C’était en 2013. Elle a bien porté plainte. Le dossier a été classé sans suite quelques mois plus tard. Cette année, 44 signalements sont arrivés sur le bureau de la direction générale des finances publiques. C’est moins que d’habitude, car depuis l’épidémie de Covid-19, de plus en plus de contrôles fiscaux se font en distanciel.

C’est sans compter que beaucoup d’agents renoncent à porter plainte, expliquent les syndicats, souvent parce que les agents banalisent ces insultes. Et pourtant selon Morgane Laurand, secrétaire départementale CGT finances publiques en Seine-et-Marne, la tension est grandissante ces dernières années. « C’est dû à une misère sociale qui est en train de s’installer, à des services publics qui sont de plus en plus délabrés, souligne Morgane Laurand. On a des contribuables qui ont de plus en plus de mal à nous joindre, qui n’ont pas accès au numérique alors que maintenant tout est numérisé chez nous. »

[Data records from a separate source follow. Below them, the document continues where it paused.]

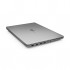 Ноутбук Lenovo LOQ 15ARP10E (83S0007HRA)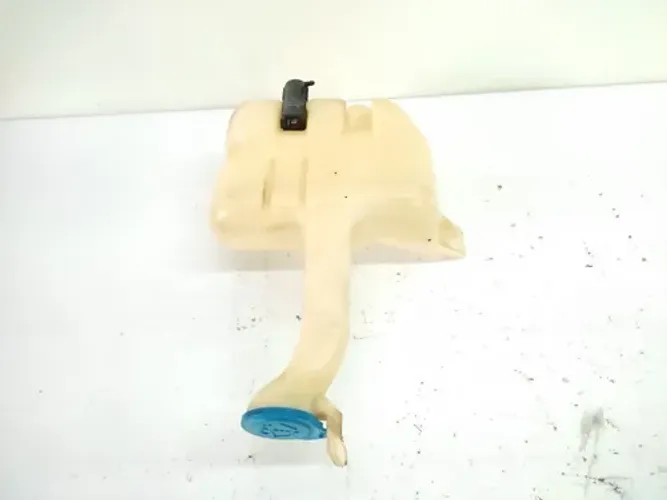 Reservatório Água Limpador Para-brisa Honda Accord 1998 2002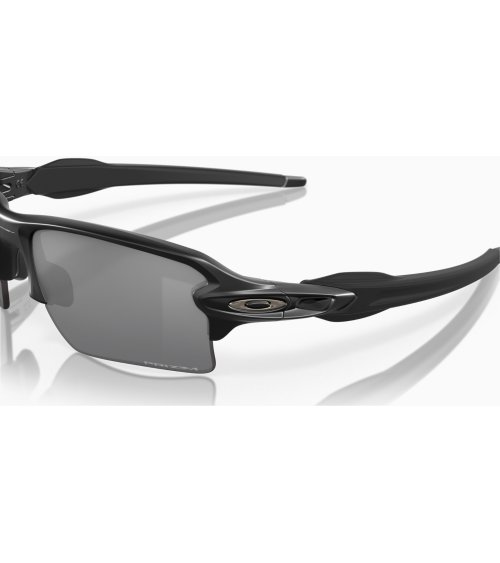 Oakley Flak 2.0 XL Sport-Sonnenbrille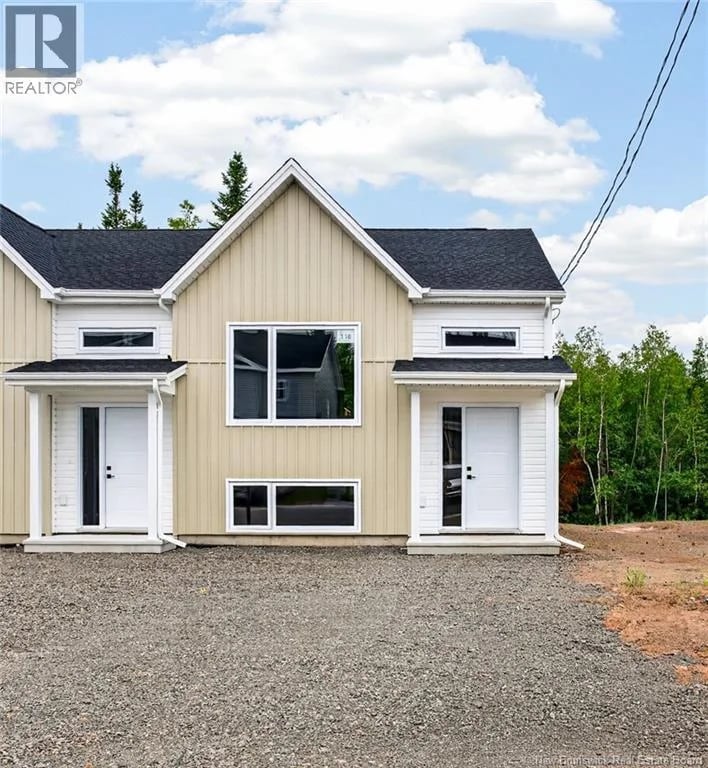 140 Beau Domaine Court, Dieppe, New Brunswick, E1A9H5, Dieppe, New Brunswick — photo 1 of 5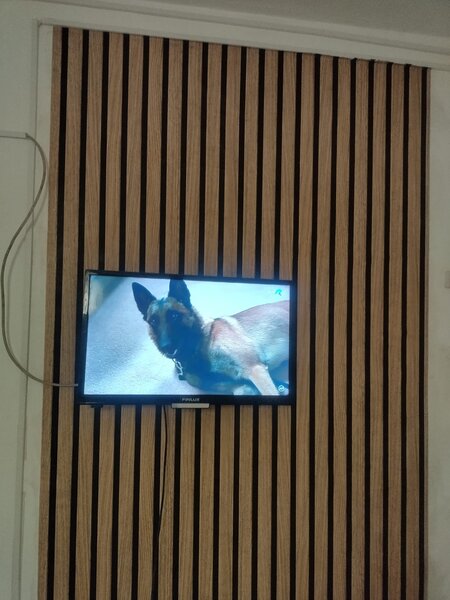 Drumul Taberei, Afi, Plaza, Metrou Brancusi, Piata Ialomitei, centrala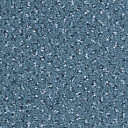 Ковролин Balsan Signature 166  | FLOORDEALER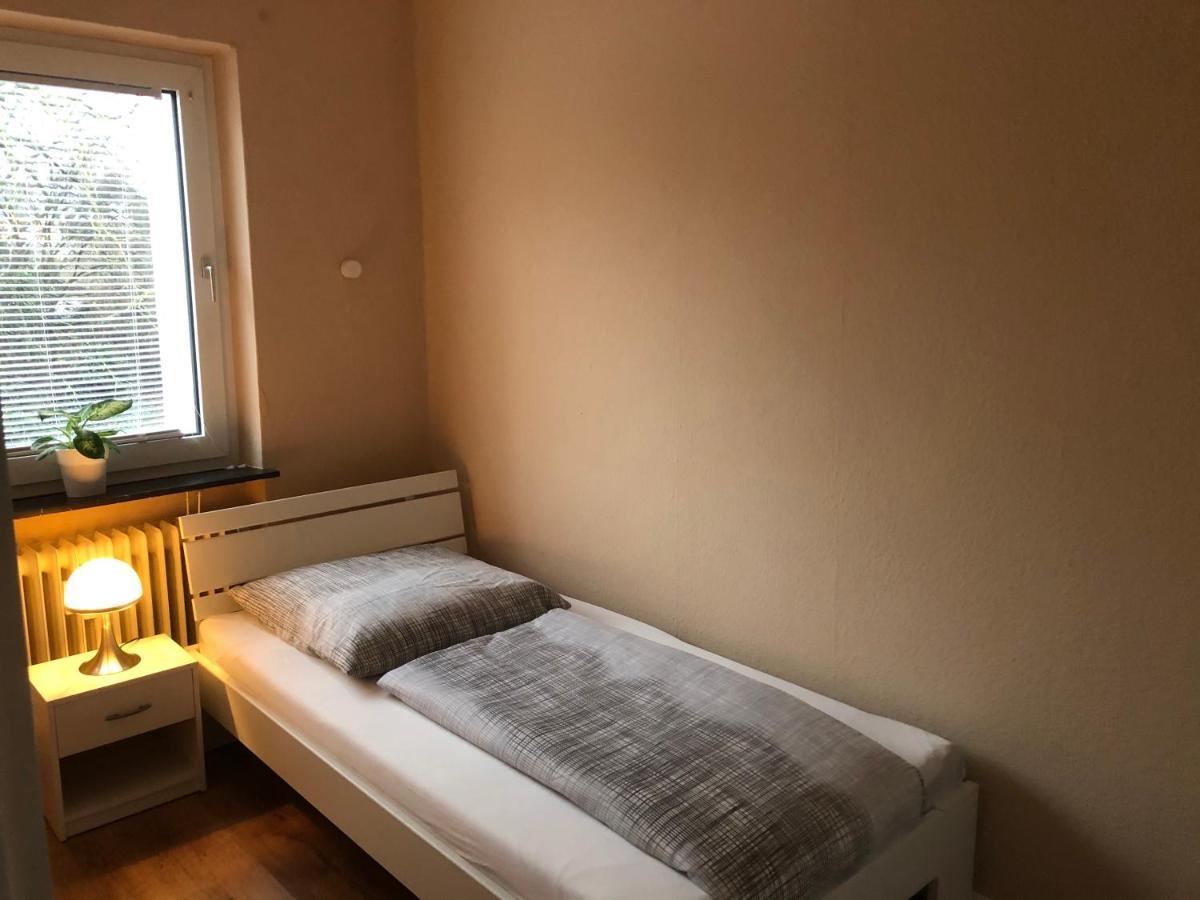 Apartment Super Lage, Neu Renovierte, Gemuetliche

« Il y a vraiment un gouffre qui est en train de se créer entre les agents du service public et les contribuables et cela crée une tension qui devient de plus en plus palpable. »

Morgane Laurand

à franceinfo

Les agents du fisc sont en effet moins présents auprès des citoyens, et moins nombreux tout court : selon le principal syndicat du secteur, Solidaires Finances publiques, en dix ans, on a dénombré quelque 20 000 suppressions de postes et 850 départs supplémentaires sont prévus l’année prochaine, justifiés par la fin de la taxe d’habitation.

Mais le drame de Bullecourt pourrait faire changer les pratiques du métier, si l’on en croit Claude Girault, le directeur départemental des finances publiques dans le Pas-de-Calais. « On échange beaucoup avec nos agents sur les déplacements dans les entreprises, indique Claude Girault. C’est important de voir comment les entreprises travaillent, mais on sait que parfois nous sommes au domicile des entrepreneurs et c’est là que la situation peut devenir plus compliquée. Donc c’est une piste très importante et très intéressante qui est à creuser. » Pour éviter que d’autres drames se produisent, les agents peuvent suivre une formation pour apprendre à gérer un usager agressif. Sur le terrain, les contrôles se font parfois à deux, pour se sentir en sécurité. C’est une possibilité, mais qui est, pour l’instant, loin d’être devenue l’usage.